The Omnivore’s Dilemma QotD

(From Big Organic chapter, p. 183)

The food industry burns nearly a fifth of all the petroleum consumed in the United States (about as much as automobiles do). Today it takes between seven and ten calories of fossil fuel energy to deliver one calorie of food energy to an American plate. And while it is true that organic farmers don’t spread fertilizers made from natural gas or spray pesticides made from petroleum, industrial organic farmers often wind up burning more diesel fuel than their conventional counterparts: in trucking bulky loads of compost across the countryside and weeding their fields, a particularly energy-intensive process involving extra irrigation (to germinate the weeds before planting) and extra cultivation. All told, growing food organically uses about a third less fossil fuel than growing it conventionally, according to David Pimentel, though that savings disappears if the compost is not produced on site or nearby.

Moral of the story: eat local foods! Another bonus–food that travels less distance will be fresher and tastier!

The Omnivore’s Dilemma QotD

(from the Big Organic chapter, p157)

Along with the national list of permissible synthetics, “access to pasture,” and, for other organic animals, “access to the outdoors” indicate how the word “organic” has been stretched and twisted to admit the very sort of industrial practices for which it once offered a critique and an alternative. The final standards also demonstrate how, in Gene Kahn’s words, “everything eventually morphs into the way the world is.” And yet the pastoral values and imagery embodied in that word survive in the minds of many people, as the marketers of organic food well understand: Just look at a container of organic milk, with its happy cows and verdant pastures. Thus is a venerable ideal hollowed out, reduced to a sentimental conceit printed on the side of a milk carton: Supermarket Pastoral.

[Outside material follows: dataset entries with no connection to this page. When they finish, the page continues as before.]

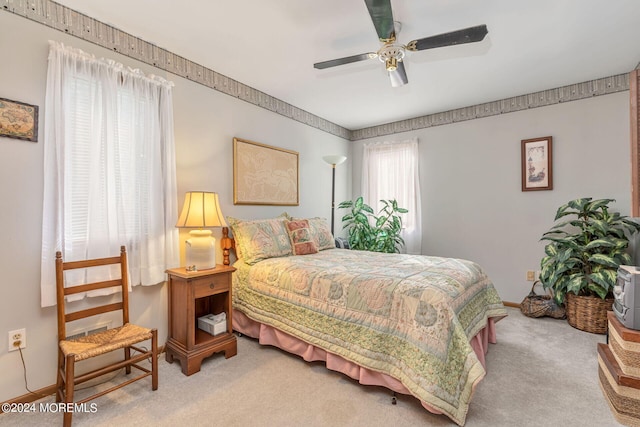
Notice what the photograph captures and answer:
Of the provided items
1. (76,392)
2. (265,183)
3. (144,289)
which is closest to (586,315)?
(265,183)

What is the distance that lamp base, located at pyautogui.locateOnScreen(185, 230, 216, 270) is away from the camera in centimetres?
238

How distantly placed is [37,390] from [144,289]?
32.5 inches

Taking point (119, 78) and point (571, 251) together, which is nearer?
point (119, 78)

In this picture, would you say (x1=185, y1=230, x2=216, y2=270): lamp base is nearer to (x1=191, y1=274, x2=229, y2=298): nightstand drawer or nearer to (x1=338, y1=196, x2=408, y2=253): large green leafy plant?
(x1=191, y1=274, x2=229, y2=298): nightstand drawer

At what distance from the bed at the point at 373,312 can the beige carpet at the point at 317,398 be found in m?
0.13

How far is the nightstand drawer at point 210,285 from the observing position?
226 centimetres

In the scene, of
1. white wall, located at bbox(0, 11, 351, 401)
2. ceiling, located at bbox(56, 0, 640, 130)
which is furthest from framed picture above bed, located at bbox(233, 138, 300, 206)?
white wall, located at bbox(0, 11, 351, 401)

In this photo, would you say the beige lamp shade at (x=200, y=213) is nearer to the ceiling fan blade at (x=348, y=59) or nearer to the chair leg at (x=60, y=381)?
the chair leg at (x=60, y=381)

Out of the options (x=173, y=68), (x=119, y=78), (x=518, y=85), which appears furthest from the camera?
(x=518, y=85)

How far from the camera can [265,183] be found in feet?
11.5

Was going to stop there, but an interesting counterpoint follows:

Get over it, Gene Kahn would say. The important thing, the real value of putting organic on an industrial scale, is the sheer amount of acreage it puts under organic management. Behind every organic TV dinner or chicken or carton of industrial organic milk stands a certain quantity of land that will no longer be doused with chemicals, an undeniable gain for the environment and the public health.

The Omnivore’s Dilemma Quote of the Day

From the Big Organic chapter, pp. 157-158:

Along with the national list of permissible synthetics, “access to pasture,” and, for other organic animals, “access to the outdoors” indicate how the word “organic” has been stretched and twisted to admit the very sort of industrial practices for which it once offered a critique and an alternative… And yet, the pastoral values and imagery embodied in that world survive in the minds of many people, as the marketers of organic food well understand: Just look at a container of organic milk, with its happy cows and verdant pastures. Thus is a venerable ideal hollowed out, reduced to a sentimental conceit printed on the side of a milk carton: Supermarket Pastoral.